Quello dei figli è il principale problema delle donne che si rivolgono al centro per una consulenza legale. Si rivolgono a Maria Grazia per chiedere informazioni sulla regolarizzazione ma soprattutto sulla tutela dei figli attraverso il riconoscimento. Maria Grazia conosce i limiti del suo lavoro. Che tipo di consulenza legale si può dare a donne che per lo più sono sprovviste di permesso di soggiorno? La nuova legge restringe la possibilità di ottenere permessi di soggiorno, in più c'è un rapporto pessimo con le forze di polizia, poco disposte a collaborare, poco disponibili a valutare le situazioni. E la nuova legge prevede che dopo tre espulsioni c'è il carcere. Questa notizia ha creato il panico, perché ce ne sono diverse in questa situazione. Il cambiamento è difficile, perché l'unica possibilità è denunciare e nessuna fin'ora l'ha fatto. Ho incontrato una donna che era terrorizzata, ma stare sulla strada era l'unica cosa che potesse fare. Per cui, conclude Maria Grazia "più che funzione legale, ho una funzione di contenimento dell'ansia".

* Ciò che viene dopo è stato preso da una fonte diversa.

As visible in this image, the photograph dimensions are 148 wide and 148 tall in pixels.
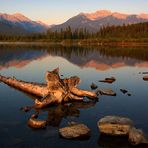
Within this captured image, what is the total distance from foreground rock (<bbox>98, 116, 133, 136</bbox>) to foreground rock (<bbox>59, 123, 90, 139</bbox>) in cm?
105

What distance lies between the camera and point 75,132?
19.0 metres

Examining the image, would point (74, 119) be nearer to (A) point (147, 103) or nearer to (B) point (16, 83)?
(A) point (147, 103)

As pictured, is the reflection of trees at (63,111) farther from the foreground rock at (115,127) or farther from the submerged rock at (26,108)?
the foreground rock at (115,127)

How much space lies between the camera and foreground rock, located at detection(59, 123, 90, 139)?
18844mm

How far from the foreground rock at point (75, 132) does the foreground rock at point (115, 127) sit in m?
1.05

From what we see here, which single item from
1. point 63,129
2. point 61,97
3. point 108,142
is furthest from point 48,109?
point 108,142

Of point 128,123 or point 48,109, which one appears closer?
point 128,123

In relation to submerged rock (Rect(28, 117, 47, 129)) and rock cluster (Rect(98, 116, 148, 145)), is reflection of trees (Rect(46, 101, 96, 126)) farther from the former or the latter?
rock cluster (Rect(98, 116, 148, 145))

Un bilancio di un anno di attività.
Salvina: 108 donne si sono rivolte al centro e hanno ottenuto il tesserino che consente loro di usufruire dei servizi dell'USL. "Ma abbiamo avuto troppo poco tempo, un anno".
Giusy: le richieste sono uguali a quelle delle altre donne: pap-test, problema di prevenire le gravidanze, l'attenzione al proprio corpo.
Genny: dall'inizio a oggi le richieste sono però cambiate, c'è anche quella di cambiare lavoro… Il centro ha un senso che va al di là dell'aspetto medico. E un luogo "altro", in cui le donne possono confrontarsi: "non ho amiche", dicono.
Agata: Il centro è un punto di riferimento. Le istituzioni devono essere sensibilizzate, devono fare qualcosa.
Maria Grazia: il centro va a coprire un vuoto. C'è necessità di un tramite con le istituzioni, i servizi, l'USL.
Comunque, rassicura, anche se il progetto finisce a Dicembre , il centro rimane, anche se a regime ridotto, se non ci saranno finanziamenti.